Diese besonderen Logenplätze sind auch ein Symbol für den traditionsreichen Aufgalopp am Arp-Schnitger-Stieg. Nicht nur, dass der gastgebende Reit- und Fahrverein Neuenfelde von 1898 einer der ältesten Reitvereine der Region ist. Auch sein Turnier war bereits populär, als die Großväter von heute junge Burschen waren und mit ihren Arbeitspferden über die Hindernisse setzten. „Als Junge hatte ich Alpe, eine kleine, dunkelbraune Stute“, erzählt der 83-jährige Hinrich Stehr von seinen ersten Pferden. „Mit deren Tochter Golap, einer wunderschönen Rappstute, hatte ich in der Dressur meine schönsten Erfolge.“ Das ist fast 70 Jahre her, aber der alte Herr erzählt von den Pferden seiner Jugend, als würden sie noch zu Hause im Stall stehen. In den 1960er-Jahren war Hinrich Stehr Vereinschef. Tochter Heidemarie Heinz ist heute eine der erfolgreichen Dressurreiterinnen in Neuenfelde.

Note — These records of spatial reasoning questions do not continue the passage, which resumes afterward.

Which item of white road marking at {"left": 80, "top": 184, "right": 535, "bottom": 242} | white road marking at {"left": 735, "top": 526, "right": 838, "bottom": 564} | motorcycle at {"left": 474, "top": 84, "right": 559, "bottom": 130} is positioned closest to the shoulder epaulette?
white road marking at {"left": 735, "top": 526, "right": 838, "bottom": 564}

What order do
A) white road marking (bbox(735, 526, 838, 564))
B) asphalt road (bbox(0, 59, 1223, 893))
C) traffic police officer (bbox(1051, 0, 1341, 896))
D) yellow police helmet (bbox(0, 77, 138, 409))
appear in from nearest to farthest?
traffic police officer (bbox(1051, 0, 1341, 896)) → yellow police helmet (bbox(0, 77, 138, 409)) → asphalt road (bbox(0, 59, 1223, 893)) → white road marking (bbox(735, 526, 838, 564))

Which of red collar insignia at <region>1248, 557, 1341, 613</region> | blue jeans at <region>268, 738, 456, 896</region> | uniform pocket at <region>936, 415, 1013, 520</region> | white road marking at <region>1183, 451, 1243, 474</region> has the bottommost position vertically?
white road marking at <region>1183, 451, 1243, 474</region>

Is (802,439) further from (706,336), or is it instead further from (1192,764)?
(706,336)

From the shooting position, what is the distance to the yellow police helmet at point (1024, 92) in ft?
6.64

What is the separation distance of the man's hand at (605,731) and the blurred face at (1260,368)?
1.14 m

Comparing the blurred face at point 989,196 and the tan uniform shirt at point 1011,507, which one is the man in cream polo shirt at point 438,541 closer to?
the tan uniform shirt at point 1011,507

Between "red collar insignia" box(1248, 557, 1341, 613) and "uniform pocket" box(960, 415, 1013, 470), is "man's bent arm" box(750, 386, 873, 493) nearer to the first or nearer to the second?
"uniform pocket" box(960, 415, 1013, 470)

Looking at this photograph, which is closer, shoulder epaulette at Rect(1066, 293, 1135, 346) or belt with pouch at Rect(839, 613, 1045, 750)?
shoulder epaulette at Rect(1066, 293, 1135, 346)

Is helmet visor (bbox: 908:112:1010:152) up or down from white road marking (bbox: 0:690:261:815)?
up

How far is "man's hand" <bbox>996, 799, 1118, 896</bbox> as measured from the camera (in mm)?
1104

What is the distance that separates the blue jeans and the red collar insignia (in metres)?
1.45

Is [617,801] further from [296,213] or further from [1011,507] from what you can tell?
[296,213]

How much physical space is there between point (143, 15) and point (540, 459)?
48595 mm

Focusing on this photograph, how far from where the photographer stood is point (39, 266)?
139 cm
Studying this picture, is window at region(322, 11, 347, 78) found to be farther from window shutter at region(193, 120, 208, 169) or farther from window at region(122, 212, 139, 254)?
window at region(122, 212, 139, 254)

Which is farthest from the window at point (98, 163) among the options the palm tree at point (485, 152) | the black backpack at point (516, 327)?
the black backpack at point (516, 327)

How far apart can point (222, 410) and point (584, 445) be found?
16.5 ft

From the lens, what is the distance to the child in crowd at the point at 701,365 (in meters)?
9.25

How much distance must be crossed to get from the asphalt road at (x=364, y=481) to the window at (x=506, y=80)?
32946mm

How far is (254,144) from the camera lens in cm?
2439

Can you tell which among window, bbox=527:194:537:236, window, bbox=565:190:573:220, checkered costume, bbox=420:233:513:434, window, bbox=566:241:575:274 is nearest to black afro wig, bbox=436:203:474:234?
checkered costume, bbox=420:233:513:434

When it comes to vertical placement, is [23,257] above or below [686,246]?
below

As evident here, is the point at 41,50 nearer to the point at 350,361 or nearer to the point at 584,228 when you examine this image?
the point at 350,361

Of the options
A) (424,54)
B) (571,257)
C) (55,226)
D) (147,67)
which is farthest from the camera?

Es sind aber nicht nur familiäre Bande über Generationen hinweg, die den 190 Mitglieder starken Traditionsverein und sein Sommerturnier prägen. „Im Wassergraben am Rande des Turnierplatzes habe ich mir vor 17 Jahren den Fuß gebrochen“, beginnt Yvonne Schepkowski, Richterin für Dressur und Springen aus Bergedorf, ihren persönlichen Rückblick. „Seit den 50er-Jahren komme ich hierher. Damals gab es noch keine Pferdetransporter. Die jungen Burschen kamen am Tag vorher auf ihren Pferden aus den Nachbardörfern. Meist schliefen sie im Heu beim Bauern, wenn überhaupt. Denn sonnabends gab´s den Reiterball. Als Richterin bin ich viel unterwegs“, fügt der Dauergast hinzu. „Das Schöne hier, Neuenfelde hat sich diese freundliche, dörfliche Atmosphäre bewahrt. Und die Frauen backen die besten Torten.“
„Der Regen an den ersten beiden Tagen hat uns behindert“, fasst Vorsitzender Reinhard Behrendt das Turnier mit 1350 Meldungen zusammen, „trotz der Hitze am letzten Tag hatten wir aber weniger Rückzieher als in den Jahren davor.“
Beim sportlichen Höhepunkt, dem Zwei-Sterne-M-Springen mit Siegerrunde, erleben die Besucher ein packendes Finale. Von den 20 Startern qualifizieren sich sieben fürs Stechen. Routinier Steffen Engfer (Reit- und Fahrsport Sieversen) setzt spielerisch mit Call Me Cera über das erste, das zweite und das dritte Hindernis. Nach dem vierten Sprung bekommen die beiden kaum die Kurve. Engfer reißt sein Pferd nach rechts herum und bleibt in 39,67 Sekunden als Erster fehlerfrei. Kann jemand schneller sein? Es ist Christofer Böttcher, der junge Reitkumpel aus Sieversen, der noch energischer aufs Tempo drückt. Mit Calandro ist Böttcher genau 14 Hundertstelsekunden eher im Ziel, aber noch nicht Sieger. Der letzte Angriff, wieder von Steffen Engfer, diesmal mit Catja. Teuflisch schnell sind die beiden. Aber wieder ein Strauchler nach Sprung vier, wieder bekommen sie gerade noch die Kurve. Dann ein leises Poltern. Um fast zwei Sekunden ist Steffen Engfer zwar schneller als Christofer Böttcher. Aber der eine Abwurf wirft ihn mit seinem zweiten Pferd auf Rang drei zurück.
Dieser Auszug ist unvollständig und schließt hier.